10 binden fazla insan göç etmek; masa başında imal edilmiş TOKİ’lere veya Ilısu Barajı’nı aratmayan, ölüm saçan projelerin kol gezdiği kentlere taşınmak zorunda kalacak. Dicle Vadisi’nin ekosistemi tahrip edilecek; rakamlarla ifade edilemeyecek kadar çok canlı bu süreçten etkilenecek; yaşam alanlarından sürülecek veya burada suların altında yok olmaya mahkûm kalacak. Bazıları sonsuza kadar bir tür olarak yeryüzünden silinecek. Sadece Ilısu Baraj Gölü’nün kaplayacağı 331 km karelik alan değil; Dicle’nin güneye doğru özgürce aktığı her yer; benzer kaderi paylaşacak.
Bir ceylan, tıpkı kendinden öncekileri gibi su içtiği yere gittiğinde Dicle Nehri’nin özgürce akmadığını görecek; sazlıkların arasında dolaşan balıklar susuzluktan ölecek; bostanlarını sulayamayan köylüler, kuruyan sebzelere bakacak… Veya tıpkı Atatürk Barajı gibi bir tehdit aracı olarak kullanılan kapaklarının açılmasıyla güneydeki her şey sular altında kalacak. Evet, çünkü bu proje bir tehdit aracı aynı zamanda. Bu yüzden de siyasi bir proje. İktidarlara bunları yaptıran tarihten bu kadar korkuyor olmaları ve kâr hırsı ile yaşama düşmanlaşan aç gözlülükleri midir?
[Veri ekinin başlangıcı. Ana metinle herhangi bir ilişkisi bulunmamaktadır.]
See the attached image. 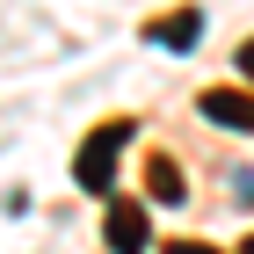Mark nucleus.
<instances>
[{"label":"nucleus","mask_w":254,"mask_h":254,"mask_svg":"<svg viewBox=\"0 0 254 254\" xmlns=\"http://www.w3.org/2000/svg\"><path fill=\"white\" fill-rule=\"evenodd\" d=\"M124 145H131V124H102V131H87V145H80V160H73V175H80V189H95V196H109V182H117V160H124Z\"/></svg>","instance_id":"obj_1"},{"label":"nucleus","mask_w":254,"mask_h":254,"mask_svg":"<svg viewBox=\"0 0 254 254\" xmlns=\"http://www.w3.org/2000/svg\"><path fill=\"white\" fill-rule=\"evenodd\" d=\"M102 240H109V254H145V240H153V225H145V203H109V225H102Z\"/></svg>","instance_id":"obj_2"},{"label":"nucleus","mask_w":254,"mask_h":254,"mask_svg":"<svg viewBox=\"0 0 254 254\" xmlns=\"http://www.w3.org/2000/svg\"><path fill=\"white\" fill-rule=\"evenodd\" d=\"M203 117L225 124V131H254V95H240V87H211V95H203Z\"/></svg>","instance_id":"obj_3"},{"label":"nucleus","mask_w":254,"mask_h":254,"mask_svg":"<svg viewBox=\"0 0 254 254\" xmlns=\"http://www.w3.org/2000/svg\"><path fill=\"white\" fill-rule=\"evenodd\" d=\"M196 29H203V15H196V7H175V15H167V22H153L145 37H153V44H167V51H189V44H196Z\"/></svg>","instance_id":"obj_4"},{"label":"nucleus","mask_w":254,"mask_h":254,"mask_svg":"<svg viewBox=\"0 0 254 254\" xmlns=\"http://www.w3.org/2000/svg\"><path fill=\"white\" fill-rule=\"evenodd\" d=\"M145 175H153V196H160V203H182V175H175V160H153Z\"/></svg>","instance_id":"obj_5"},{"label":"nucleus","mask_w":254,"mask_h":254,"mask_svg":"<svg viewBox=\"0 0 254 254\" xmlns=\"http://www.w3.org/2000/svg\"><path fill=\"white\" fill-rule=\"evenodd\" d=\"M167 254H218V247H196V240H175Z\"/></svg>","instance_id":"obj_6"},{"label":"nucleus","mask_w":254,"mask_h":254,"mask_svg":"<svg viewBox=\"0 0 254 254\" xmlns=\"http://www.w3.org/2000/svg\"><path fill=\"white\" fill-rule=\"evenodd\" d=\"M240 73H247V80H254V44H240Z\"/></svg>","instance_id":"obj_7"},{"label":"nucleus","mask_w":254,"mask_h":254,"mask_svg":"<svg viewBox=\"0 0 254 254\" xmlns=\"http://www.w3.org/2000/svg\"><path fill=\"white\" fill-rule=\"evenodd\" d=\"M240 254H254V240H247V247H240Z\"/></svg>","instance_id":"obj_8"}]
</instances>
Ekonomik olarak bölge halkı üzerinde yaratacağı tahribat,önümüzdeki binlerce yılların kaybı ile olacaktır Evet; hem geçmişten korkuyorlar, hem de açgözlüler. Tüm doğal ve kültürel varlıkları, ekosistemleri sermayenin çıkarlarına bağlamak amacıyla yok etmek için adeta savaşıyorlar. Ve gözümüzün içine baka baka yalan söylüyorlar.
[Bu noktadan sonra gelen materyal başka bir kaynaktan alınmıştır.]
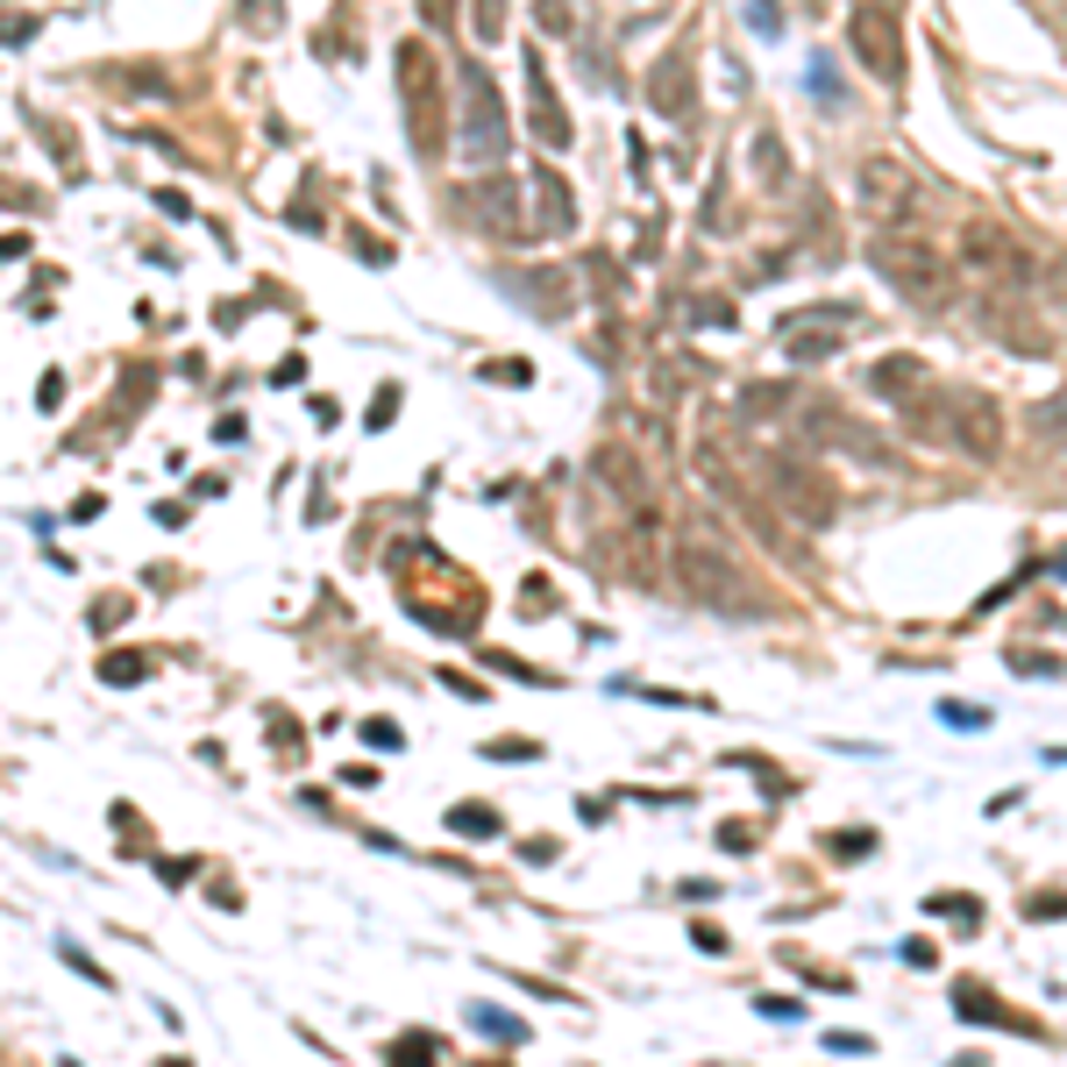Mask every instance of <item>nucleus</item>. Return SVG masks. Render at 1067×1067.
Wrapping results in <instances>:
<instances>
[{
    "label": "nucleus",
    "mask_w": 1067,
    "mask_h": 1067,
    "mask_svg": "<svg viewBox=\"0 0 1067 1067\" xmlns=\"http://www.w3.org/2000/svg\"><path fill=\"white\" fill-rule=\"evenodd\" d=\"M485 755H491V762H534L541 747H534V741H491Z\"/></svg>",
    "instance_id": "nucleus-30"
},
{
    "label": "nucleus",
    "mask_w": 1067,
    "mask_h": 1067,
    "mask_svg": "<svg viewBox=\"0 0 1067 1067\" xmlns=\"http://www.w3.org/2000/svg\"><path fill=\"white\" fill-rule=\"evenodd\" d=\"M960 264L982 278V292H1040V264L1018 235H1003L997 221H968L960 235Z\"/></svg>",
    "instance_id": "nucleus-8"
},
{
    "label": "nucleus",
    "mask_w": 1067,
    "mask_h": 1067,
    "mask_svg": "<svg viewBox=\"0 0 1067 1067\" xmlns=\"http://www.w3.org/2000/svg\"><path fill=\"white\" fill-rule=\"evenodd\" d=\"M868 264H876V278L890 285L897 299H911V307H954V257L946 249H933L925 235L911 229H876V243H868Z\"/></svg>",
    "instance_id": "nucleus-2"
},
{
    "label": "nucleus",
    "mask_w": 1067,
    "mask_h": 1067,
    "mask_svg": "<svg viewBox=\"0 0 1067 1067\" xmlns=\"http://www.w3.org/2000/svg\"><path fill=\"white\" fill-rule=\"evenodd\" d=\"M520 65H527V135H534L541 149H569V143H577V129H569V108H563V93H555L548 65H541V51H527Z\"/></svg>",
    "instance_id": "nucleus-13"
},
{
    "label": "nucleus",
    "mask_w": 1067,
    "mask_h": 1067,
    "mask_svg": "<svg viewBox=\"0 0 1067 1067\" xmlns=\"http://www.w3.org/2000/svg\"><path fill=\"white\" fill-rule=\"evenodd\" d=\"M690 100H698V79H690V43H669V51L655 57V71H648V108L663 114V122H683Z\"/></svg>",
    "instance_id": "nucleus-14"
},
{
    "label": "nucleus",
    "mask_w": 1067,
    "mask_h": 1067,
    "mask_svg": "<svg viewBox=\"0 0 1067 1067\" xmlns=\"http://www.w3.org/2000/svg\"><path fill=\"white\" fill-rule=\"evenodd\" d=\"M392 413H399V385H378V399H370V420H364V427H392Z\"/></svg>",
    "instance_id": "nucleus-27"
},
{
    "label": "nucleus",
    "mask_w": 1067,
    "mask_h": 1067,
    "mask_svg": "<svg viewBox=\"0 0 1067 1067\" xmlns=\"http://www.w3.org/2000/svg\"><path fill=\"white\" fill-rule=\"evenodd\" d=\"M762 499L769 505H783L790 520H804V527H833V513H840V485L819 470V463H804L798 448H769L762 456Z\"/></svg>",
    "instance_id": "nucleus-6"
},
{
    "label": "nucleus",
    "mask_w": 1067,
    "mask_h": 1067,
    "mask_svg": "<svg viewBox=\"0 0 1067 1067\" xmlns=\"http://www.w3.org/2000/svg\"><path fill=\"white\" fill-rule=\"evenodd\" d=\"M904 427L919 434V442H946L960 448V456H997L1003 448V413L989 392H975V385H940V392H911L904 399Z\"/></svg>",
    "instance_id": "nucleus-1"
},
{
    "label": "nucleus",
    "mask_w": 1067,
    "mask_h": 1067,
    "mask_svg": "<svg viewBox=\"0 0 1067 1067\" xmlns=\"http://www.w3.org/2000/svg\"><path fill=\"white\" fill-rule=\"evenodd\" d=\"M626 157H634V178H641V192H648V171H655V164H648V143L634 135V149H626Z\"/></svg>",
    "instance_id": "nucleus-38"
},
{
    "label": "nucleus",
    "mask_w": 1067,
    "mask_h": 1067,
    "mask_svg": "<svg viewBox=\"0 0 1067 1067\" xmlns=\"http://www.w3.org/2000/svg\"><path fill=\"white\" fill-rule=\"evenodd\" d=\"M36 36V22H29V14H8V22H0V43H29Z\"/></svg>",
    "instance_id": "nucleus-34"
},
{
    "label": "nucleus",
    "mask_w": 1067,
    "mask_h": 1067,
    "mask_svg": "<svg viewBox=\"0 0 1067 1067\" xmlns=\"http://www.w3.org/2000/svg\"><path fill=\"white\" fill-rule=\"evenodd\" d=\"M520 292H534L541 299V313H548V321H563L569 307H577V285H569V270H527V278H520Z\"/></svg>",
    "instance_id": "nucleus-19"
},
{
    "label": "nucleus",
    "mask_w": 1067,
    "mask_h": 1067,
    "mask_svg": "<svg viewBox=\"0 0 1067 1067\" xmlns=\"http://www.w3.org/2000/svg\"><path fill=\"white\" fill-rule=\"evenodd\" d=\"M448 833L491 840V833H499V819H491V804H456V811H448Z\"/></svg>",
    "instance_id": "nucleus-21"
},
{
    "label": "nucleus",
    "mask_w": 1067,
    "mask_h": 1067,
    "mask_svg": "<svg viewBox=\"0 0 1067 1067\" xmlns=\"http://www.w3.org/2000/svg\"><path fill=\"white\" fill-rule=\"evenodd\" d=\"M854 186H862V214L876 221V229H911V214H919V200H925V178L911 171L904 157H862Z\"/></svg>",
    "instance_id": "nucleus-9"
},
{
    "label": "nucleus",
    "mask_w": 1067,
    "mask_h": 1067,
    "mask_svg": "<svg viewBox=\"0 0 1067 1067\" xmlns=\"http://www.w3.org/2000/svg\"><path fill=\"white\" fill-rule=\"evenodd\" d=\"M669 569H676V591L683 598H698L704 612H755V577H747L741 563H733L719 541H704V534H683L676 541V555H669Z\"/></svg>",
    "instance_id": "nucleus-4"
},
{
    "label": "nucleus",
    "mask_w": 1067,
    "mask_h": 1067,
    "mask_svg": "<svg viewBox=\"0 0 1067 1067\" xmlns=\"http://www.w3.org/2000/svg\"><path fill=\"white\" fill-rule=\"evenodd\" d=\"M485 1067H499V1060H485Z\"/></svg>",
    "instance_id": "nucleus-40"
},
{
    "label": "nucleus",
    "mask_w": 1067,
    "mask_h": 1067,
    "mask_svg": "<svg viewBox=\"0 0 1067 1067\" xmlns=\"http://www.w3.org/2000/svg\"><path fill=\"white\" fill-rule=\"evenodd\" d=\"M747 164H755V186H762V192H776V200L790 192V149H783V135H776V129H755V149H747Z\"/></svg>",
    "instance_id": "nucleus-18"
},
{
    "label": "nucleus",
    "mask_w": 1067,
    "mask_h": 1067,
    "mask_svg": "<svg viewBox=\"0 0 1067 1067\" xmlns=\"http://www.w3.org/2000/svg\"><path fill=\"white\" fill-rule=\"evenodd\" d=\"M847 43H854V57L868 65V79H882V86H904L911 57H904V29H897V14H890V8L862 0V8H854V22H847Z\"/></svg>",
    "instance_id": "nucleus-10"
},
{
    "label": "nucleus",
    "mask_w": 1067,
    "mask_h": 1067,
    "mask_svg": "<svg viewBox=\"0 0 1067 1067\" xmlns=\"http://www.w3.org/2000/svg\"><path fill=\"white\" fill-rule=\"evenodd\" d=\"M143 655H108V663H100V676H108V683H143Z\"/></svg>",
    "instance_id": "nucleus-25"
},
{
    "label": "nucleus",
    "mask_w": 1067,
    "mask_h": 1067,
    "mask_svg": "<svg viewBox=\"0 0 1067 1067\" xmlns=\"http://www.w3.org/2000/svg\"><path fill=\"white\" fill-rule=\"evenodd\" d=\"M591 477H605V491H612V499H626V505H648V499H655L648 463H641L626 442H598V448H591Z\"/></svg>",
    "instance_id": "nucleus-15"
},
{
    "label": "nucleus",
    "mask_w": 1067,
    "mask_h": 1067,
    "mask_svg": "<svg viewBox=\"0 0 1067 1067\" xmlns=\"http://www.w3.org/2000/svg\"><path fill=\"white\" fill-rule=\"evenodd\" d=\"M442 683H448V690H456V698H470V704H485V683H470V676H463V669H448V676H442Z\"/></svg>",
    "instance_id": "nucleus-33"
},
{
    "label": "nucleus",
    "mask_w": 1067,
    "mask_h": 1067,
    "mask_svg": "<svg viewBox=\"0 0 1067 1067\" xmlns=\"http://www.w3.org/2000/svg\"><path fill=\"white\" fill-rule=\"evenodd\" d=\"M485 378H499V385H527V378H534V370H527V364H491V370H485Z\"/></svg>",
    "instance_id": "nucleus-36"
},
{
    "label": "nucleus",
    "mask_w": 1067,
    "mask_h": 1067,
    "mask_svg": "<svg viewBox=\"0 0 1067 1067\" xmlns=\"http://www.w3.org/2000/svg\"><path fill=\"white\" fill-rule=\"evenodd\" d=\"M57 399H65V378H57V370H51V378H43V385H36V405H43V413H51V405H57Z\"/></svg>",
    "instance_id": "nucleus-37"
},
{
    "label": "nucleus",
    "mask_w": 1067,
    "mask_h": 1067,
    "mask_svg": "<svg viewBox=\"0 0 1067 1067\" xmlns=\"http://www.w3.org/2000/svg\"><path fill=\"white\" fill-rule=\"evenodd\" d=\"M278 8H285V0H243V14H249V29H257V36L278 29Z\"/></svg>",
    "instance_id": "nucleus-28"
},
{
    "label": "nucleus",
    "mask_w": 1067,
    "mask_h": 1067,
    "mask_svg": "<svg viewBox=\"0 0 1067 1067\" xmlns=\"http://www.w3.org/2000/svg\"><path fill=\"white\" fill-rule=\"evenodd\" d=\"M534 22L548 29V36H569V29H577V14H569V0H534Z\"/></svg>",
    "instance_id": "nucleus-24"
},
{
    "label": "nucleus",
    "mask_w": 1067,
    "mask_h": 1067,
    "mask_svg": "<svg viewBox=\"0 0 1067 1067\" xmlns=\"http://www.w3.org/2000/svg\"><path fill=\"white\" fill-rule=\"evenodd\" d=\"M29 257V235H0V264H22Z\"/></svg>",
    "instance_id": "nucleus-39"
},
{
    "label": "nucleus",
    "mask_w": 1067,
    "mask_h": 1067,
    "mask_svg": "<svg viewBox=\"0 0 1067 1067\" xmlns=\"http://www.w3.org/2000/svg\"><path fill=\"white\" fill-rule=\"evenodd\" d=\"M463 221L470 229H485V235H520L527 229V192L513 186V178H470L463 186Z\"/></svg>",
    "instance_id": "nucleus-11"
},
{
    "label": "nucleus",
    "mask_w": 1067,
    "mask_h": 1067,
    "mask_svg": "<svg viewBox=\"0 0 1067 1067\" xmlns=\"http://www.w3.org/2000/svg\"><path fill=\"white\" fill-rule=\"evenodd\" d=\"M534 207H541V235H563L577 229V200H569V178L555 171V164H534Z\"/></svg>",
    "instance_id": "nucleus-16"
},
{
    "label": "nucleus",
    "mask_w": 1067,
    "mask_h": 1067,
    "mask_svg": "<svg viewBox=\"0 0 1067 1067\" xmlns=\"http://www.w3.org/2000/svg\"><path fill=\"white\" fill-rule=\"evenodd\" d=\"M840 349V335H790V364H825Z\"/></svg>",
    "instance_id": "nucleus-23"
},
{
    "label": "nucleus",
    "mask_w": 1067,
    "mask_h": 1067,
    "mask_svg": "<svg viewBox=\"0 0 1067 1067\" xmlns=\"http://www.w3.org/2000/svg\"><path fill=\"white\" fill-rule=\"evenodd\" d=\"M698 485L712 491V499H726L741 520H755V534L769 541L776 555H790V541H783V527H776L769 499L755 491V477H747V463L733 456V442H726V434H704V442H698Z\"/></svg>",
    "instance_id": "nucleus-7"
},
{
    "label": "nucleus",
    "mask_w": 1067,
    "mask_h": 1067,
    "mask_svg": "<svg viewBox=\"0 0 1067 1067\" xmlns=\"http://www.w3.org/2000/svg\"><path fill=\"white\" fill-rule=\"evenodd\" d=\"M470 14H477V43H499L505 36V0H470Z\"/></svg>",
    "instance_id": "nucleus-22"
},
{
    "label": "nucleus",
    "mask_w": 1067,
    "mask_h": 1067,
    "mask_svg": "<svg viewBox=\"0 0 1067 1067\" xmlns=\"http://www.w3.org/2000/svg\"><path fill=\"white\" fill-rule=\"evenodd\" d=\"M690 321H704V327H733L741 313H733V299H698V307H690Z\"/></svg>",
    "instance_id": "nucleus-26"
},
{
    "label": "nucleus",
    "mask_w": 1067,
    "mask_h": 1067,
    "mask_svg": "<svg viewBox=\"0 0 1067 1067\" xmlns=\"http://www.w3.org/2000/svg\"><path fill=\"white\" fill-rule=\"evenodd\" d=\"M982 327L989 335H1003L1011 349L1025 356H1054V327L1040 321V307H1032V292H982Z\"/></svg>",
    "instance_id": "nucleus-12"
},
{
    "label": "nucleus",
    "mask_w": 1067,
    "mask_h": 1067,
    "mask_svg": "<svg viewBox=\"0 0 1067 1067\" xmlns=\"http://www.w3.org/2000/svg\"><path fill=\"white\" fill-rule=\"evenodd\" d=\"M456 114H463V149H470V164H505V149H513V114H505V93L499 79H491L485 65H470L463 57L456 71Z\"/></svg>",
    "instance_id": "nucleus-5"
},
{
    "label": "nucleus",
    "mask_w": 1067,
    "mask_h": 1067,
    "mask_svg": "<svg viewBox=\"0 0 1067 1067\" xmlns=\"http://www.w3.org/2000/svg\"><path fill=\"white\" fill-rule=\"evenodd\" d=\"M427 1046H434V1040H399V1046H392V1067H434Z\"/></svg>",
    "instance_id": "nucleus-29"
},
{
    "label": "nucleus",
    "mask_w": 1067,
    "mask_h": 1067,
    "mask_svg": "<svg viewBox=\"0 0 1067 1067\" xmlns=\"http://www.w3.org/2000/svg\"><path fill=\"white\" fill-rule=\"evenodd\" d=\"M349 243H356V257H364V264H392V249H385L378 235H349Z\"/></svg>",
    "instance_id": "nucleus-32"
},
{
    "label": "nucleus",
    "mask_w": 1067,
    "mask_h": 1067,
    "mask_svg": "<svg viewBox=\"0 0 1067 1067\" xmlns=\"http://www.w3.org/2000/svg\"><path fill=\"white\" fill-rule=\"evenodd\" d=\"M399 100H405V135H413L420 164L448 157V93H442V65L420 36L399 43Z\"/></svg>",
    "instance_id": "nucleus-3"
},
{
    "label": "nucleus",
    "mask_w": 1067,
    "mask_h": 1067,
    "mask_svg": "<svg viewBox=\"0 0 1067 1067\" xmlns=\"http://www.w3.org/2000/svg\"><path fill=\"white\" fill-rule=\"evenodd\" d=\"M783 405H798V385H741V413H783Z\"/></svg>",
    "instance_id": "nucleus-20"
},
{
    "label": "nucleus",
    "mask_w": 1067,
    "mask_h": 1067,
    "mask_svg": "<svg viewBox=\"0 0 1067 1067\" xmlns=\"http://www.w3.org/2000/svg\"><path fill=\"white\" fill-rule=\"evenodd\" d=\"M919 385H925V364H919L911 349H897V356H882V364H868V392H876V399H897V405H904Z\"/></svg>",
    "instance_id": "nucleus-17"
},
{
    "label": "nucleus",
    "mask_w": 1067,
    "mask_h": 1067,
    "mask_svg": "<svg viewBox=\"0 0 1067 1067\" xmlns=\"http://www.w3.org/2000/svg\"><path fill=\"white\" fill-rule=\"evenodd\" d=\"M364 741H370V747H399V726H392V719H370Z\"/></svg>",
    "instance_id": "nucleus-35"
},
{
    "label": "nucleus",
    "mask_w": 1067,
    "mask_h": 1067,
    "mask_svg": "<svg viewBox=\"0 0 1067 1067\" xmlns=\"http://www.w3.org/2000/svg\"><path fill=\"white\" fill-rule=\"evenodd\" d=\"M747 14H755V29H762V36H776V29H783V14H776V0H747Z\"/></svg>",
    "instance_id": "nucleus-31"
}]
</instances>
Dün Zeugma’yı bazı fresklerini sökerek sözde kurtardıklarını iddia ettiler. Allianoi’in balçıkla sıvanarak korunabileceğini söylediler.
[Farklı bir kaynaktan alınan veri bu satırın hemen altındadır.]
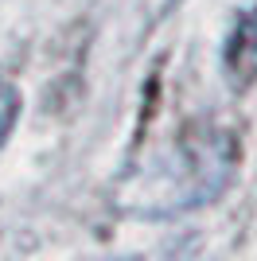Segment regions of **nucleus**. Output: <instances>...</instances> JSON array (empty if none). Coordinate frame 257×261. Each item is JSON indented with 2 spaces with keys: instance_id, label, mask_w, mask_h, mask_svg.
Here are the masks:
<instances>
[{
  "instance_id": "f257e3e1",
  "label": "nucleus",
  "mask_w": 257,
  "mask_h": 261,
  "mask_svg": "<svg viewBox=\"0 0 257 261\" xmlns=\"http://www.w3.org/2000/svg\"><path fill=\"white\" fill-rule=\"evenodd\" d=\"M226 59H230V70H234L238 82H253L257 78V12L242 20Z\"/></svg>"
},
{
  "instance_id": "f03ea898",
  "label": "nucleus",
  "mask_w": 257,
  "mask_h": 261,
  "mask_svg": "<svg viewBox=\"0 0 257 261\" xmlns=\"http://www.w3.org/2000/svg\"><path fill=\"white\" fill-rule=\"evenodd\" d=\"M12 117H16V94H12L8 86H0V141L8 137Z\"/></svg>"
}]
</instances>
Benzeri yalanları Hasankeyf’i için de söylüyorlar. Hâlbuki biz biliyoruz ki Hasankeyf bir bütündür; tarihten getirdikleriyle, yaşayan canlılarıyla ve ekosistemleriyle. Öyle masadan bir şeyi alıp bir yere koyuyoruz gibi taşınamaz. Hasankeyf bir kaç on yıllık değil binlerce yıllık tarihin, emeğin ürünüdür. Bir kaç on yıllık ömürlü baraj için kadim halkların yaşam alanları ve miras aldıkları her şeyin bir çırpıda, geri dönüşü olmayan bir şekilde yok edilmesi kabul edilemez. Su tutulduğunda, tıpkı diğer baraj alanlarında olduğu gibi, artık her şey için çok geç olacak. Tarih, yaşam alanları, ekosistem bir çamur yığının içinde boğulurken; yani gelecek yok olurken birileri zengin olacak. Evet, sermaye bu barajın yapımından, buralarda sözüm ona üretilecek, yurt dışına pazarlanacak enerjiden para kazanacak; sonra halklara karşı silah olarak kullanacak. Yağmacı iktidar şunu bilmelidir; Hasankeyf bizim umudumuzdur, umudumuzu dinamitleyemezsiniz.
Dinamitleriniz kendi yalanlarınızı gün yüzüne çıkarmaktan başka bir işe yaramaz. Her şeye muktedir değilsiniz. Yaşamı yok etme pahasına Munzur’da, Karadeniz’de burada kurduğunuz barajlar bir gün yıkılacak, oradaki ekosistem onarılmaya çalışılacak ve sular özgür akacak. Çocuklar yeniden nehir kenarlarında gülüp oynayacak, balıklar özgürce nehirde dolaşacak, topraklar yine suya kavuşacak, kuşlar ve binlerce canlı yine çevresine yuvasını yapacak, ağaçlar filizlenecek ve yaşam geri gelecek. Çünkü biz sizden daha güçlüyüz.”